October 2007 - Coop Family History Ride

Back in late 2004 was when I broke my hiatus from riding a motorcycle.  It had been 20+ years since I'd done any riding and late that season was when I brought my ST2 Ducati home to begin Phase 2 of my riding hobby.  Since the bike was a sport touring machine, it was only natural that I should join the online forum sport-touring.net and since I was a Minnesota resident, that put me in Region 4 of the national membership.  Anecdotally the tightest grouping of members that are nearest to me is probably in a band between Milwaukee and Chicago.

Many of my former posts have highlighted the roads in southern Wisconsin that I so enjoy....and of course there are reasons for that; the roads across the river make for some very fine riding.  The riders down in that corner of Region 4 often came NW; I went SE and we sort of met in the middle to ride those great roads.  These days I'm spending less time at their structured events though since we share a large geographic area of riding, we run into each other fairly often.  The most recent event that I officially joined was a "Coffee" up on Washington Island, the northern outpost of Door County.

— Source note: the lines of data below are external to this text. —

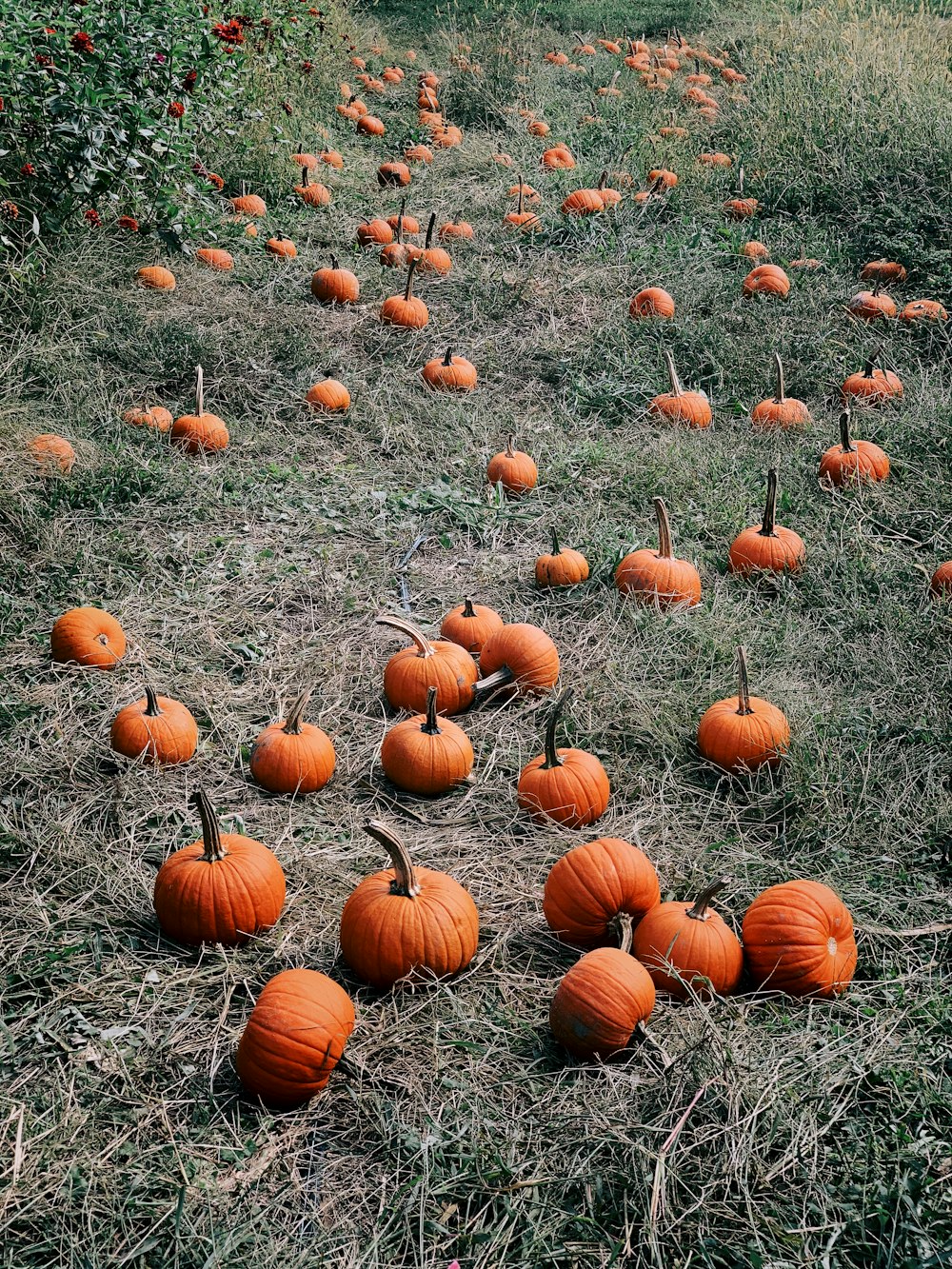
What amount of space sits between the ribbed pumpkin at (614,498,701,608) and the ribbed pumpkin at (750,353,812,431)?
5.57 ft

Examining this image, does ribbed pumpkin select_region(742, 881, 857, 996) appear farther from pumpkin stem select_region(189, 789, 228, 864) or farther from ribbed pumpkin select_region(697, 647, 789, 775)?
pumpkin stem select_region(189, 789, 228, 864)

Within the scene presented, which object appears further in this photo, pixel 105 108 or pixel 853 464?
pixel 105 108

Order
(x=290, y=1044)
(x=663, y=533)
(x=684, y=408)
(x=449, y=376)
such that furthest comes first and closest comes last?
(x=449, y=376), (x=684, y=408), (x=663, y=533), (x=290, y=1044)

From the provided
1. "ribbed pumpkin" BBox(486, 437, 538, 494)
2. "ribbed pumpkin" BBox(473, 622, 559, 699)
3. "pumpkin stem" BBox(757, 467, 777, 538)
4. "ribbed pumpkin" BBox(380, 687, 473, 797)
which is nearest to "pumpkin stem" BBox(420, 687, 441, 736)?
"ribbed pumpkin" BBox(380, 687, 473, 797)

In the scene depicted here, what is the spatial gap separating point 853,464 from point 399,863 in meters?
3.40

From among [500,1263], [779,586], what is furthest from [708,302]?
[500,1263]

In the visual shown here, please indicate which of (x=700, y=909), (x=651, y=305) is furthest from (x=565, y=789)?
(x=651, y=305)

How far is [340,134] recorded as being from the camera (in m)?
10.1

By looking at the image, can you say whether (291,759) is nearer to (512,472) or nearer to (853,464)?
(512,472)

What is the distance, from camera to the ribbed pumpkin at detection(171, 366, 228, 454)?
530 centimetres

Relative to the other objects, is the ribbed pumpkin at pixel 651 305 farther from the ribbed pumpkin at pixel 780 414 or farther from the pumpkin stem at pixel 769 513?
the pumpkin stem at pixel 769 513

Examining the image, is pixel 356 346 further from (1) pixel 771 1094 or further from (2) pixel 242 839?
(1) pixel 771 1094

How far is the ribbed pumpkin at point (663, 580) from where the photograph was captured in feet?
14.1

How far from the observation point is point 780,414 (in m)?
5.68
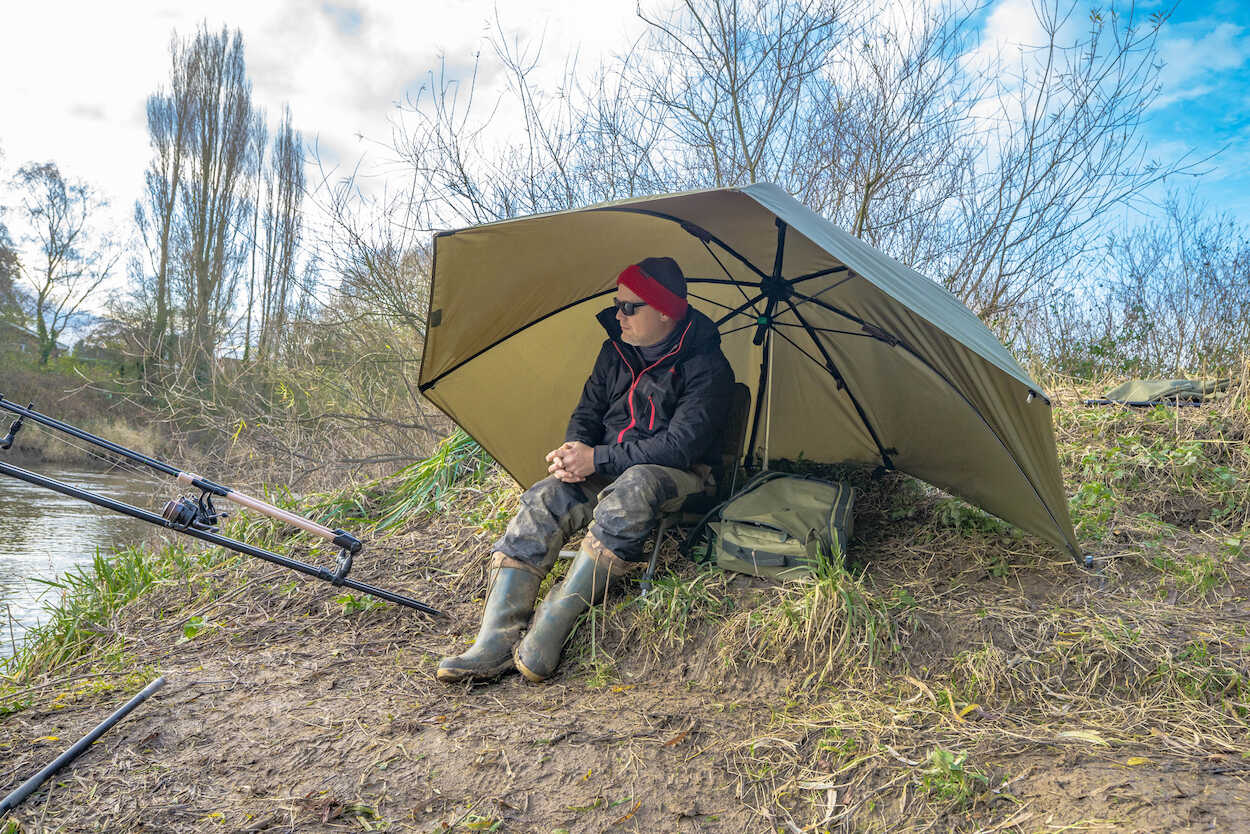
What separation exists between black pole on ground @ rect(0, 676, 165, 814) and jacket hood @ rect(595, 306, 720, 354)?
7.31 ft

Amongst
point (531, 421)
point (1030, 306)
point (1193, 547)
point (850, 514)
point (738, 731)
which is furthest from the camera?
point (1030, 306)

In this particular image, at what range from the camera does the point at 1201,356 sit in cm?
668

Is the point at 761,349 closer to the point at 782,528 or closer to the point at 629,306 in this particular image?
the point at 629,306

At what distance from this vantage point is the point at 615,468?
2955 millimetres

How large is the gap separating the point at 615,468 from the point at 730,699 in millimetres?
995

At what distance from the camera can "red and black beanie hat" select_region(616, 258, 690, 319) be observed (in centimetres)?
304

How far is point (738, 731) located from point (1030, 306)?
5.43 meters

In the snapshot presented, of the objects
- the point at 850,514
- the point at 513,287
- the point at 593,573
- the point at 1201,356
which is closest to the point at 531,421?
the point at 513,287

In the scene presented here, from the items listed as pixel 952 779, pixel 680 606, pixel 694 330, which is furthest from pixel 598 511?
pixel 952 779

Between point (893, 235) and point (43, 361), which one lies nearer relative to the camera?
point (893, 235)

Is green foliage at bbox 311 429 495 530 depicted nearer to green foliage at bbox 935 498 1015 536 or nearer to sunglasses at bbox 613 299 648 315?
sunglasses at bbox 613 299 648 315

Back in 2007, I was joining events on a more regular basis.  In November of that year, a Sunday day ride was called and I decided to join in.  The ride was to start with an early breakfast in Mt. Horeb, WI which is relatively near to Madison, the capitol of Wisconsin.  Even on my less favorite higher speed roads, making an 8AM breakfast would have forced at the very latest a 4AM October start.  I went with a more reasonable plan, that being an overnight stay nearby with a much gentler start around 7AM.

Around that time, an old scrapbook with family history on dad's side was shared with me.  There were many dates, old photos, names, places, etc. that dad's dad had researched and dug up long before there was an Internet.  Some of the correspondence was dated in the 1940's; letters were typed using real typewriters with real inked signatures.  I was able to leverage easy Internet access to study old plat maps that weren't mine, those maps combined with family names and county records made it fairly easy to focus in on some locations where 1880's and 1890's family members farmed and owned land.

So that was my plan, to mix in some of my favorite back road exploring in general with some much more focused hunting of old family locations.  The late October weekend was a lovely one, my Honda Pacific Coast was a great machine for the planned two day ride.

One of my favorites, Eagle Valley Road


At the deep end of the valley, Glowdowski Rd. finally getting serious about climbing up to the ridge.


You can just see the Stop sign peaking through the slot beyond at County Road JJ


On County Road I, looking east.  Ahead the road turns south, proceeding east into the woods would put you into Fort McCoy, one of Wisconsin's U.S. Army "Total Force Training Centers".  Now at 60,000 acres, it was established in the early 1900's and almost, really a l m o s t took my great, great grandfather's farm.  That property is adjacent to what is now Fort McCoy.

Bordering the western edge of Fort McCoy and just north of where the Cooper farm was, this on County Road I.


This farmstead is shown here in a modern photo, a clear likeness is in a scrapbook of ours that is black and white.  Missing here is a fine old barn and silo; the house, driveway location and porch are exactly alike in both photos.

1880 Isaac Cooper farmstead, the line of trees on the horizon the western edge of Fort McCoy


Other Cooper farms are nearby.....



It was a beautiful day for history hunting....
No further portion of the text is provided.